You aren't giving us the whole story here. Which is fine, but it may have something to do with why the various people above have refused to do anything, and may get in your way as you try to take further action.

If you're actually serious about putting effort into this, do some research and print up thousands of flyers illustrating how the DA and sheriff are letting criminals run free.

If you do this, please spend a lot of effort on designing and proofreading the flyers. Otherwise you will look like a nutter—I know I've seen these kinds of things before and ignored them.
posted by grouse at 1:52 AM on November 22, 2006


apparently, that's less believable than a conspiracy between a guy with a gun, a sheriff, a police department, a district attorney and an independent civil attorney. What planet are you people from?

earth ... there are actually locales in this country where it can be hard to get a lawyer who will go up against the local power structure ... this isn't the first time i've heard of people being unable to get a lawyer to sue a local power broker because they all did business with him ... it really does happen in some rural counties
posted by pyramid termite at 4:38 AM on November 22, 2006


What's the point of getting a criminal attorney again? It's the DA who has to decide to prosecute in the US. (In some other countries, you can bring a private prosecution.)
posted by footnote at 5:09 AM on November 22, 2006


Is your relative prepared to deal with several years worth of violent harrassment? Because that's what you're potentially looking at, based on purely anecdotal "evidence". You'll win in the end, but only because the criminal has gone completely off the deep end and done something the sherriff can't keep quiet (like kill your relative in broad daylight on main street).
posted by aramaic at 5:55 AM on November 22, 2006


You have no clue that the story described above is even real, but apparently, that's less believable than a conspiracy between a guy with a gun, a sheriff, a police department, a district attorney and an independent civil attorney.
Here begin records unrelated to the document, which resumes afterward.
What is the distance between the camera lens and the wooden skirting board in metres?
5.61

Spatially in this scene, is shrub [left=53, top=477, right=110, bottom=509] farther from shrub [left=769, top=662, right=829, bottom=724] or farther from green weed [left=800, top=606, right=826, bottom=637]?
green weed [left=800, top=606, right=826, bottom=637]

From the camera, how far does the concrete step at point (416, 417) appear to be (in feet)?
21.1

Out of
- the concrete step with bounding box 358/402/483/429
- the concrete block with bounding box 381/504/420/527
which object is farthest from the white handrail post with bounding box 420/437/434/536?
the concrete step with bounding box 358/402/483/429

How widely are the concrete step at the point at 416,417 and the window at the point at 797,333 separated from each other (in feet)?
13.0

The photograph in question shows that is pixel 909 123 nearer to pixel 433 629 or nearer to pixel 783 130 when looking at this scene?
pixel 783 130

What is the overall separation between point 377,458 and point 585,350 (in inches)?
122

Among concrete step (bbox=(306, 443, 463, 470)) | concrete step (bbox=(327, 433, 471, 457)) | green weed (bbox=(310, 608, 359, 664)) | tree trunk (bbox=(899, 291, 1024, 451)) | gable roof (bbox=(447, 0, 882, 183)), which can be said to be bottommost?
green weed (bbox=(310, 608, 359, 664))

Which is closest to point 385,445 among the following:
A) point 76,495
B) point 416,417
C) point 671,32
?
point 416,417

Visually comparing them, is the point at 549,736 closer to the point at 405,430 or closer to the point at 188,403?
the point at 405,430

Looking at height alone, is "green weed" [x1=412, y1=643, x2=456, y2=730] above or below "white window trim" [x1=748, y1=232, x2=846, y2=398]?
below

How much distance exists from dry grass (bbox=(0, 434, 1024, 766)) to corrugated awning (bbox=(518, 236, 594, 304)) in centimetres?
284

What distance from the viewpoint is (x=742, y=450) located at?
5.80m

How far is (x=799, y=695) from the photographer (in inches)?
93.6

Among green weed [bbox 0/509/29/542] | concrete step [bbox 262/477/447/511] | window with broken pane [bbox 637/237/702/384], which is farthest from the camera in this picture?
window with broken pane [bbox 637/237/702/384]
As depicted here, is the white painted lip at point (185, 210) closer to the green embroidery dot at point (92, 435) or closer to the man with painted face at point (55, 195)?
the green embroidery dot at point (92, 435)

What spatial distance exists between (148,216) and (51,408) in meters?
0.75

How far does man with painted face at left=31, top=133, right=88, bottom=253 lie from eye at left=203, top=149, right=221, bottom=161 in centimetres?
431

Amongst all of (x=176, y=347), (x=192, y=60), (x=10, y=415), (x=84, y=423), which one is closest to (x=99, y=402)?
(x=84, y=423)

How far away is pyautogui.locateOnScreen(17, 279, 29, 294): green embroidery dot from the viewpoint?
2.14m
What planet are you people from?


Let's make this less abstract. Let's say Lawyer Bob and Cop Harry know each other for 20 years, and have a decent working relationship. Then say Complainant Joe wants Bob to take on Jake the Snake, who happens to be one of Harry's friends or relatives.

Bob doesn't tell Joe he knows of Jake indirectly. Bob tells Joe he's not interested in the case (professional conduct rules don't attach if you're not hired).

Then after Joe leaves shaking his head, Bob calls Harry and tells him that Jake has a problem.

Sad to say, attorneys in lots of places - not just small towns - have a vested interest in maintaining a close relationship with cops and prosecutors. It breaks all sorts of professional rules to do so, but I know of cases in three jurisdictions, in three U.S. states, where lawyers worked against potential clients' best interests in such a manner.
posted by sacre_bleu at 10:12 AM on November 22, 2006


FWIW I am inclined to agree with "frogan". That does not mean that an injustice has not occurred but only that we have very little information available to justify a conspiracy theory.. I am not persuaded by univac's reassurance to "trust him". He maybe accurate or he may not be. Criminal prosecution is not as easy to implement as is often thought. It would seem to me that the prudent thing would be to consult an attorney who is familiar with the venue but not part of it. Discuss options including civil recourse and accept the conclusion. Given the information presented it would seem that much hinges on the credibility of the alleged victim and physical evidence.
posted by rmhsinc at 1:14 PM on November 22, 2006


Thanks, Metafilterians. I appreciate the frankness of some of the comments. Sorry for the lack of detail, but as some of you have acknowledged, it's probably best not to divulge too much on the interwebs right now.

This is tough to deal with because I'm a couple of states removed from the situation and am trying to help from a distance. But I'm thinking that scheduling visits with local officials might be helpful. You know, to go over the heads of the ones doing the stonewalling.

I'm particularly interested in finding out if anyone has any particular expertise in this area.